I have just swapped the TX and RX inputs to the arduino (from the RS232 converter) on pins 10 and 11 using the code that was previously suggested. I am now getting a continuous stream of data to read, but it looks like this:

A
20
20
30
20
20
20
2E
20
20
20
2E
D
20

A very poor idea to have continuous data.

I have just gone through this with a valve regulator.

Much easier to have it respond to a query.

Oh, and since it is RS232, using TeraTerm to debug would not be a bad idea. Take the Arduino Uno out of the equation.

.

@OP

You have said, in Post#2, that there is absolutely no data.

Now, you are saying (in Post#4) that you are getting data.

It is the responsibility of the user/programmer to interpret the data to extract the meaning.

tylerrterhune:
I have just swapped the TX and RX inputs to the arduino (from the RS232 converter) on pins 10 and 11 using the code that was previously suggested.

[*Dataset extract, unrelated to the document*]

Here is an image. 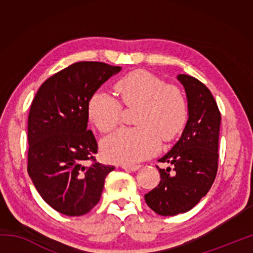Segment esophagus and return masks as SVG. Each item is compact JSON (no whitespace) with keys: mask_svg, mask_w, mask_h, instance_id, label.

I am now getting a continuous stream of data to read, but it looks like this:

Pins 0 & 1 are used by the hardware serial port so you can't use them for software serial at the same time as they will be in conflict with one another.

Those are the hex ASCII codes that are being received from the scale, which is what you asked for when you used Serial.println(x, HEX); If you use Serial.print(x); you will see that actual transmission.